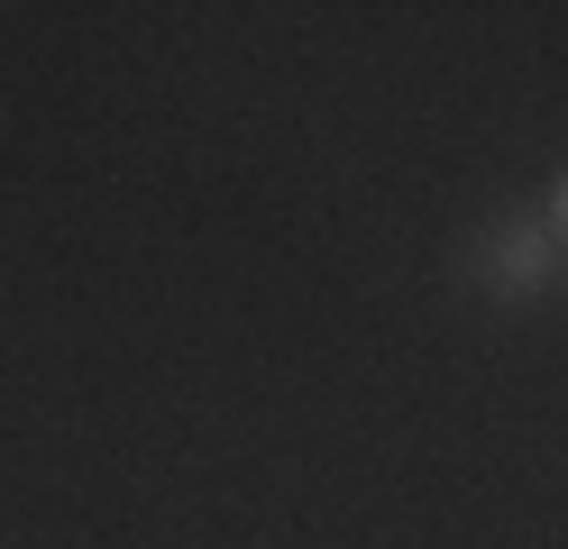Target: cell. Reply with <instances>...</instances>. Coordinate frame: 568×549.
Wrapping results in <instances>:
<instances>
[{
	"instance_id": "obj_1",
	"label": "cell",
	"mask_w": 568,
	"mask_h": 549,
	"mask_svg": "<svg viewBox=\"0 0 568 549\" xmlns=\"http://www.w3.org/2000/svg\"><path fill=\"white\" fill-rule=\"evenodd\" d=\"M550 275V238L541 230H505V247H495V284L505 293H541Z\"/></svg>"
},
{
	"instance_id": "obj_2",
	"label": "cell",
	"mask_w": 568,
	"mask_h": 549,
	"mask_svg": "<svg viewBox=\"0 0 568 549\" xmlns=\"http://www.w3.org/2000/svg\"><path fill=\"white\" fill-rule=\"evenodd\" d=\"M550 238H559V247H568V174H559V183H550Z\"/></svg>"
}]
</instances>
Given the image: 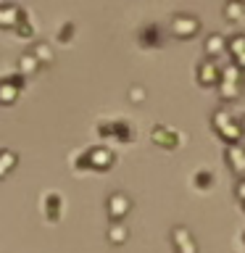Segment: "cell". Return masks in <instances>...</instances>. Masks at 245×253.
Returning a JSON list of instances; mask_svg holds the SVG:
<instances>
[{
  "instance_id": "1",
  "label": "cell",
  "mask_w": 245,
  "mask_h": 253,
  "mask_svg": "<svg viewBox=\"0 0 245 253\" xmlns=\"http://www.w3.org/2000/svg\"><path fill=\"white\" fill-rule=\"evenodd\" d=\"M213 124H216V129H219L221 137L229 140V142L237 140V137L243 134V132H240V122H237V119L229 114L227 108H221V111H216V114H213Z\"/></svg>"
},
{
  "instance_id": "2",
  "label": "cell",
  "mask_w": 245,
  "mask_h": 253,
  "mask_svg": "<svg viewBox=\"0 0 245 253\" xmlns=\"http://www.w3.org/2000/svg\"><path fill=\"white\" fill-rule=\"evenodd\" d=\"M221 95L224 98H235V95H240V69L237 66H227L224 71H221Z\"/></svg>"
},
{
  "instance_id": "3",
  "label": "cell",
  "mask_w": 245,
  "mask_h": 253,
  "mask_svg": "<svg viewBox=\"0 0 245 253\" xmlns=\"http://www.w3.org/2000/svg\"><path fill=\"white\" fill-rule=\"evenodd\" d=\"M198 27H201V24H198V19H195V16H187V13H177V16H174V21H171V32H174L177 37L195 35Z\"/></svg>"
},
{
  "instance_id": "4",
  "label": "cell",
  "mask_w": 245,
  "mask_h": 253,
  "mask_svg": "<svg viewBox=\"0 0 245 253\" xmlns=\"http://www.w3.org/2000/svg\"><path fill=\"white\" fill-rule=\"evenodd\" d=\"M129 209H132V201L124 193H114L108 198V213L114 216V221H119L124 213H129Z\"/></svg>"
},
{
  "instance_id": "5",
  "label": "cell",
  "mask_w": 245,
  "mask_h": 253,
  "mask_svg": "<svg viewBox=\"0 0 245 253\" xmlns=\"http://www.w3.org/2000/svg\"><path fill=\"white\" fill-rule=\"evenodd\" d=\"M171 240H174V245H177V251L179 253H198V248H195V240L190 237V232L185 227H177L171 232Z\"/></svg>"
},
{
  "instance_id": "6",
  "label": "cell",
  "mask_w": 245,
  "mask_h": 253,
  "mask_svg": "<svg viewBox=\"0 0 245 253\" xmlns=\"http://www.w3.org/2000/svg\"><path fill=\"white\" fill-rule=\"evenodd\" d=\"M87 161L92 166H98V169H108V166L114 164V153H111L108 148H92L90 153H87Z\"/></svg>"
------------------------------------
• _REQUIREMENT_: Report every line of the material above that contains the string "evenodd", treating uppercase and lowercase as distinct.

• _RESPONSE BELOW_:
	"mask_svg": "<svg viewBox=\"0 0 568 549\" xmlns=\"http://www.w3.org/2000/svg\"><path fill=\"white\" fill-rule=\"evenodd\" d=\"M550 275V238L541 230H505V247H495V284L505 293H541Z\"/></svg>"
	"mask_svg": "<svg viewBox=\"0 0 568 549\" xmlns=\"http://www.w3.org/2000/svg\"><path fill=\"white\" fill-rule=\"evenodd\" d=\"M550 238H559V247H568V174H559V183H550Z\"/></svg>"
  "mask_svg": "<svg viewBox=\"0 0 245 253\" xmlns=\"http://www.w3.org/2000/svg\"><path fill=\"white\" fill-rule=\"evenodd\" d=\"M213 124H216V129H219L221 137L229 140V142L237 140V137L243 134V132H240V122H237V119L229 114L227 108H221V111H216V114H213Z\"/></svg>"
  "mask_svg": "<svg viewBox=\"0 0 245 253\" xmlns=\"http://www.w3.org/2000/svg\"><path fill=\"white\" fill-rule=\"evenodd\" d=\"M221 95L224 98H235V95H240V69L237 66H227L224 71H221Z\"/></svg>"
  "mask_svg": "<svg viewBox=\"0 0 245 253\" xmlns=\"http://www.w3.org/2000/svg\"><path fill=\"white\" fill-rule=\"evenodd\" d=\"M198 27H201V24H198V19H195V16H187V13H177V16H174V21H171V32H174L177 37L195 35Z\"/></svg>"
  "mask_svg": "<svg viewBox=\"0 0 245 253\" xmlns=\"http://www.w3.org/2000/svg\"><path fill=\"white\" fill-rule=\"evenodd\" d=\"M129 209H132V201L124 193H114L108 198V213L114 216V221H119L124 213H129Z\"/></svg>"
  "mask_svg": "<svg viewBox=\"0 0 245 253\" xmlns=\"http://www.w3.org/2000/svg\"><path fill=\"white\" fill-rule=\"evenodd\" d=\"M171 240H174V245H177V251L179 253H198V248H195V240L190 237V232L185 227H177L171 232Z\"/></svg>"
  "mask_svg": "<svg viewBox=\"0 0 245 253\" xmlns=\"http://www.w3.org/2000/svg\"><path fill=\"white\" fill-rule=\"evenodd\" d=\"M87 161L92 166H98V169H108V166L114 164V153H111L108 148H92L90 153H87Z\"/></svg>"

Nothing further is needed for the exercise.